- Listed records:
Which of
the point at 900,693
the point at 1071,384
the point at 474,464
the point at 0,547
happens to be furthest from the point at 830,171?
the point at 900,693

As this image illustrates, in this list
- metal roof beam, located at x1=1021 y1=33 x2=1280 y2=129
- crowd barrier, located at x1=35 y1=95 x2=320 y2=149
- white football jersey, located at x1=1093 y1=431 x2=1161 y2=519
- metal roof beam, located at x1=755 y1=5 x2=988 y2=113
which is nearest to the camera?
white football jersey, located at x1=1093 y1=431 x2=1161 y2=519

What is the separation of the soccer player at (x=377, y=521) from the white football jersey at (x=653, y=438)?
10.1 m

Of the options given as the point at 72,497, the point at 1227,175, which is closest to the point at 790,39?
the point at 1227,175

* * *

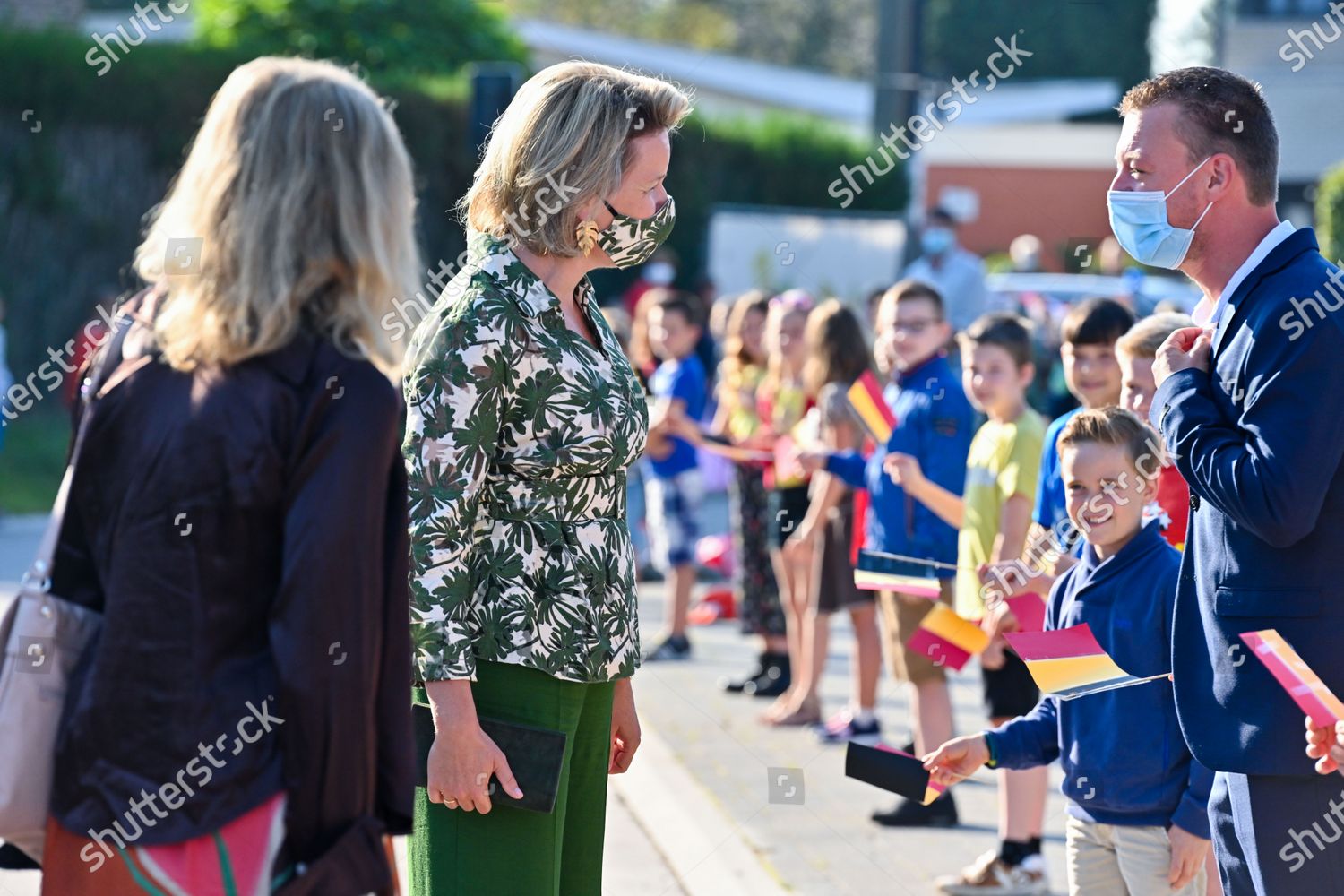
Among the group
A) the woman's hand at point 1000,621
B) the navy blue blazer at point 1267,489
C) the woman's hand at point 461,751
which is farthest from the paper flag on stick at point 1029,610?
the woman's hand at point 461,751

...

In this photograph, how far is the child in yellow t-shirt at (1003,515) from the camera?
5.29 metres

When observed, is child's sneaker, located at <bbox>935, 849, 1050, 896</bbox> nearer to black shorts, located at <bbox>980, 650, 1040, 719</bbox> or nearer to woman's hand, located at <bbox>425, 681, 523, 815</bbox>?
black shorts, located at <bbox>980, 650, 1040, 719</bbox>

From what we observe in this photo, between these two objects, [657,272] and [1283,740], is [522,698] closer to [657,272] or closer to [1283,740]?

- Task objective: Update the records starting at the line that has "In this photograph, how" and stopping after the line that has "From what we" by changing "yellow t-shirt" to "green t-shirt", and return only those lines with nothing else altered.

- Completed task:
In this photograph, how far is the child in green t-shirt at (1003,515) from the camera?
5.29 metres

When observed, is child's sneaker, located at <bbox>935, 849, 1050, 896</bbox> nearer to black shorts, located at <bbox>980, 650, 1040, 719</bbox> or nearer to woman's hand, located at <bbox>425, 681, 523, 815</bbox>?
black shorts, located at <bbox>980, 650, 1040, 719</bbox>

From what we observe in this photo, between these two objects, [657,272] and [1283,740], is [522,698] closer to [657,272] or closer to [1283,740]?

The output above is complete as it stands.